[Start of section]
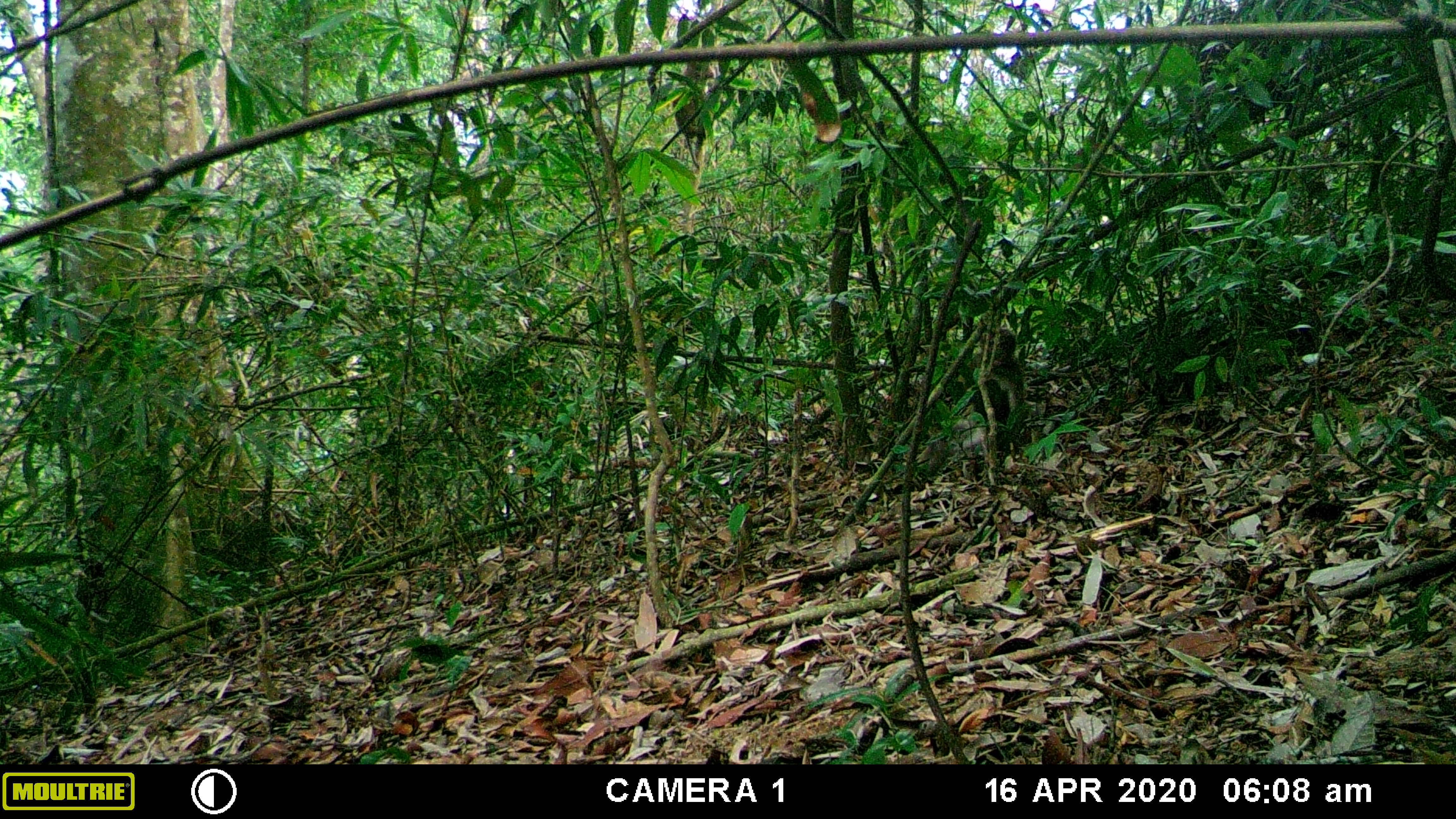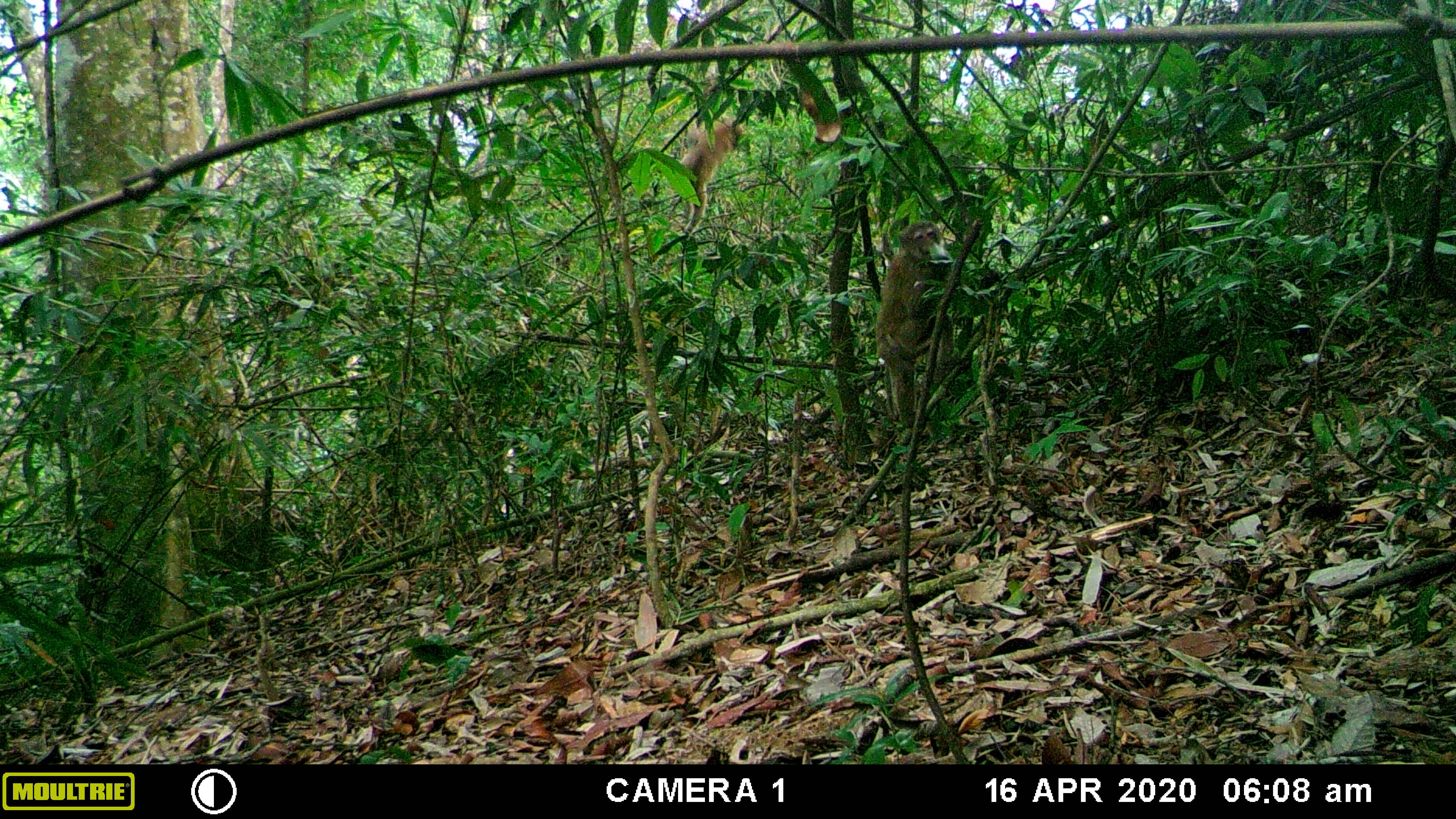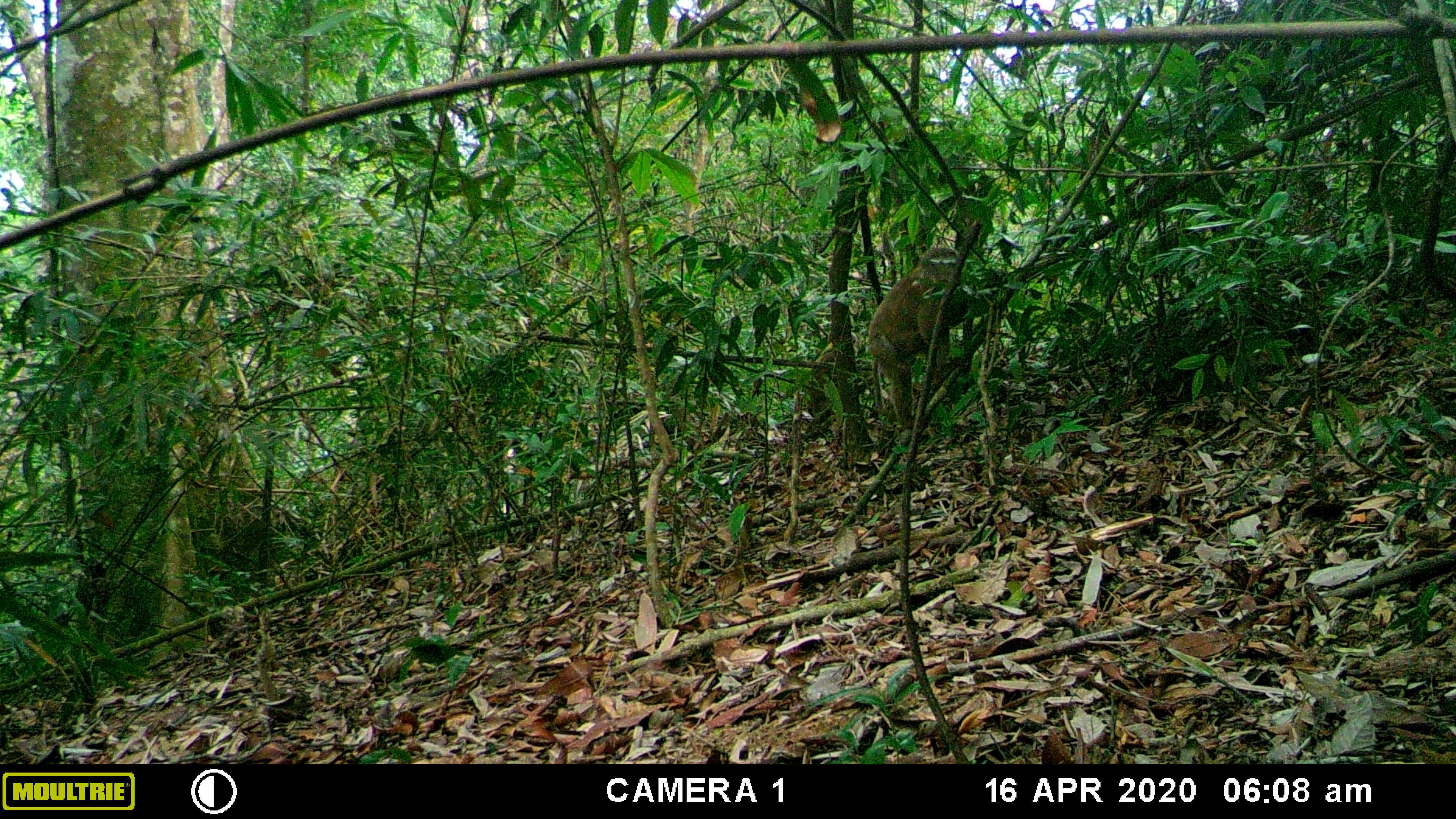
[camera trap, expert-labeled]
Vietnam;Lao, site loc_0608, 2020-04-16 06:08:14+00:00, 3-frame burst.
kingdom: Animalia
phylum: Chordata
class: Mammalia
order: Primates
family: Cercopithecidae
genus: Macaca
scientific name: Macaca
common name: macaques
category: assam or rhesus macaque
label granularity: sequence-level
[End of section]
### Task to carry out
Leave every image out, and retype the material exactly.

### Exercise solution
[camera trap, expert-labeled]
Vietnam;Lao, site loc_0608, 2020-04-16 06:08:14+00:00, 3-frame burst.
kingdom: Animalia
phylum: Chordata
class: Mammalia
order: Primates
family: Cercopithecidae
genus: Macaca
scientific name: Macaca
common name: macaques
category: assam or rhesus macaque
label granularity: sequence-level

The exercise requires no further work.